■ 練習問題の指示: 「From this angle, does」を含む行から記録の最後までを、空行を除いて番号付きの箇条書きに書き直しなさい。

######

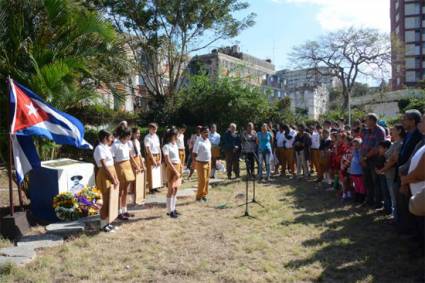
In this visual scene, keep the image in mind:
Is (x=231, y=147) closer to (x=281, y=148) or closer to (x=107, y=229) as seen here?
(x=281, y=148)

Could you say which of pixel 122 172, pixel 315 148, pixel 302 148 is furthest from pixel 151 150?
pixel 315 148

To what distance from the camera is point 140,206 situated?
10141 mm

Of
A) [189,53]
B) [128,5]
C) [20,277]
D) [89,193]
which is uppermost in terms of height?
[128,5]

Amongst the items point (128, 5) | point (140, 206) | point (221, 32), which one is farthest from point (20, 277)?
point (221, 32)

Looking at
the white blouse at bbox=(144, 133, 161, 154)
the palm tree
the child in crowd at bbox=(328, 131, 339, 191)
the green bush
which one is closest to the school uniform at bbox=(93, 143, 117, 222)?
the palm tree

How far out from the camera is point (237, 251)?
6.54 meters

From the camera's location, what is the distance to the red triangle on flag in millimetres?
7430

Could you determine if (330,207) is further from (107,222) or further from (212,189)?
(107,222)

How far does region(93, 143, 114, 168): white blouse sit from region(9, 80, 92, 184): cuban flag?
0.88 metres

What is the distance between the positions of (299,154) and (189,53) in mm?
14574

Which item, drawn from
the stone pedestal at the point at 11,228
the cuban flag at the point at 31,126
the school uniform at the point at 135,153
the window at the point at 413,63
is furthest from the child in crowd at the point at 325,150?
the window at the point at 413,63

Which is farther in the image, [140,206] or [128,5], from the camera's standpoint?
[128,5]

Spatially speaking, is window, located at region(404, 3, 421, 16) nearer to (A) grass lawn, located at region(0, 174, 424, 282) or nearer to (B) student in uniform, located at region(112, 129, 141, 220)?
(A) grass lawn, located at region(0, 174, 424, 282)

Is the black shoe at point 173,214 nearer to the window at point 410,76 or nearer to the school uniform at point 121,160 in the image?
the school uniform at point 121,160
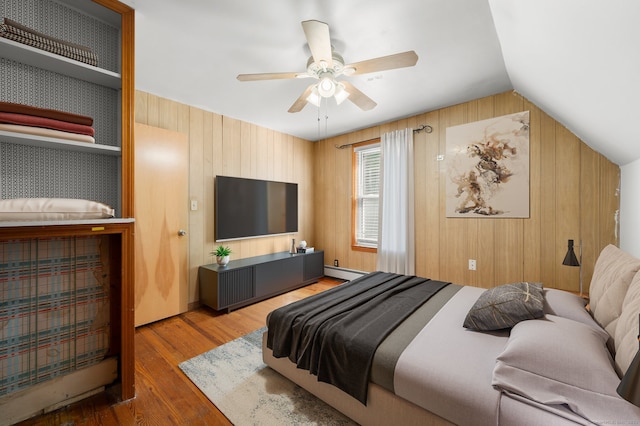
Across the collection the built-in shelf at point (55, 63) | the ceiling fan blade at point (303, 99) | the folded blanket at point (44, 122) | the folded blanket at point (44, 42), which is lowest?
the folded blanket at point (44, 122)

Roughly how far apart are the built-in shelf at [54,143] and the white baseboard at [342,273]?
3.52m

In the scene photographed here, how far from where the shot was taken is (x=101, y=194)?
5.87 ft

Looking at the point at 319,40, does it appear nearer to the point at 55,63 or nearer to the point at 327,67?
the point at 327,67

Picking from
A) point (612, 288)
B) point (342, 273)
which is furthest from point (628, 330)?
point (342, 273)

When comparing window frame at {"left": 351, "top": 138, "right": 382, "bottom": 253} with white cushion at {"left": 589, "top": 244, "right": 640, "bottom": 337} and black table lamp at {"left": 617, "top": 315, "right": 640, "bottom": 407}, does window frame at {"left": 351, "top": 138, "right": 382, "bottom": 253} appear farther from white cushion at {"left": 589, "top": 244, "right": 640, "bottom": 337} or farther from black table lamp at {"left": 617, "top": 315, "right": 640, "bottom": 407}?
black table lamp at {"left": 617, "top": 315, "right": 640, "bottom": 407}

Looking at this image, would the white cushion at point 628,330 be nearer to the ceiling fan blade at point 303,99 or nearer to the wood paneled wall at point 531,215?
the wood paneled wall at point 531,215

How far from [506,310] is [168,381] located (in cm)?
236

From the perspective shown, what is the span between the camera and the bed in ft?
3.26

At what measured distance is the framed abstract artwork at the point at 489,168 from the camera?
2779mm

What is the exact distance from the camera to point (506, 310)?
4.92 feet

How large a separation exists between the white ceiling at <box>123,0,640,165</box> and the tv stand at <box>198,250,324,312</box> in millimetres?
2097

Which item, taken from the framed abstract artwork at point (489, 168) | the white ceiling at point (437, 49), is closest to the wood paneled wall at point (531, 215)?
the framed abstract artwork at point (489, 168)

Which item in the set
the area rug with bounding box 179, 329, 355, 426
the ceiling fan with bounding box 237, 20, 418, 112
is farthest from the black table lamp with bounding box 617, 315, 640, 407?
the ceiling fan with bounding box 237, 20, 418, 112

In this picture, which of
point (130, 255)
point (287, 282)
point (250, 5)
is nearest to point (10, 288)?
point (130, 255)
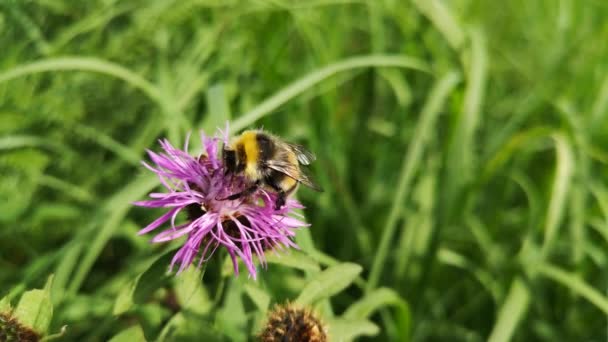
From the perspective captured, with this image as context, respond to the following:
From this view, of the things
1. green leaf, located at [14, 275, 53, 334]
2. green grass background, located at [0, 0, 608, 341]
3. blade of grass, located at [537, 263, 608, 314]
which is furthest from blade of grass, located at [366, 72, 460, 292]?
green leaf, located at [14, 275, 53, 334]

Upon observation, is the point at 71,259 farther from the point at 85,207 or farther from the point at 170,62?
the point at 170,62

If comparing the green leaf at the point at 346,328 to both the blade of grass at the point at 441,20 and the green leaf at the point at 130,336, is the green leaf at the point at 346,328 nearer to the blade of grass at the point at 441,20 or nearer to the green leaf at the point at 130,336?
the green leaf at the point at 130,336

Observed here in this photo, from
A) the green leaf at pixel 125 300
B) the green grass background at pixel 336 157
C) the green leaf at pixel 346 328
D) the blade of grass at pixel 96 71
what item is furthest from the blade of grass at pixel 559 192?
the green leaf at pixel 125 300

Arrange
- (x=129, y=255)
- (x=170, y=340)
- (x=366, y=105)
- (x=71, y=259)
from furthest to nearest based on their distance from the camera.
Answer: (x=366, y=105) < (x=129, y=255) < (x=71, y=259) < (x=170, y=340)

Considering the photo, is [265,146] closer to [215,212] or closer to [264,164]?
[264,164]

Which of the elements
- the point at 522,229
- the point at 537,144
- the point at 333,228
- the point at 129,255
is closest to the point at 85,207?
the point at 129,255
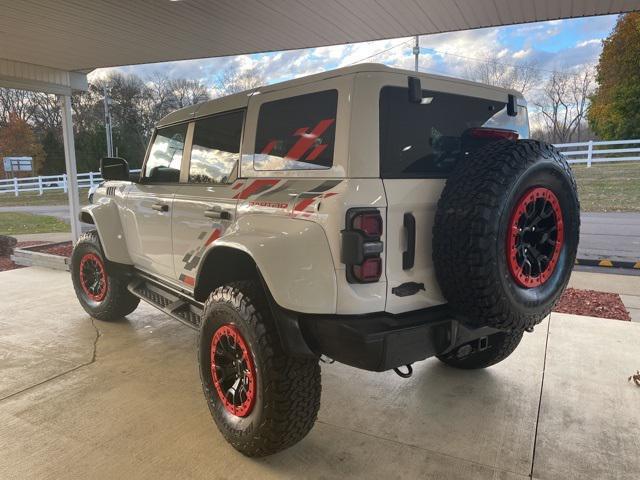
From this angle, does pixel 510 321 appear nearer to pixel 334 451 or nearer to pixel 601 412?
pixel 334 451

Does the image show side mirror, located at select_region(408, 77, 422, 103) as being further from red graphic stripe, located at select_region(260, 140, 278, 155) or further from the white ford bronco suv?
red graphic stripe, located at select_region(260, 140, 278, 155)

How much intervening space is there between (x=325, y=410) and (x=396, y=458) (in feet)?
2.11

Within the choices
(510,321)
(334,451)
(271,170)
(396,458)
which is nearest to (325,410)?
(334,451)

######

■ 練習問題の解答:
1. From this angle, does pixel 510 321 appear nearer to pixel 334 451 or nearer to pixel 601 412?
2. pixel 334 451
3. Does the image show side mirror, located at select_region(408, 77, 422, 103) as being further from red graphic stripe, located at select_region(260, 140, 278, 155) or further from the white ford bronco suv?
4. red graphic stripe, located at select_region(260, 140, 278, 155)
5. How much intervening space is there between (x=325, y=410) and (x=396, y=458) (in feet)?
6. 2.11
7. Within the choices
8. (510,321)
9. (334,451)
10. (271,170)
11. (396,458)
12. which is nearest to (325,410)?
13. (334,451)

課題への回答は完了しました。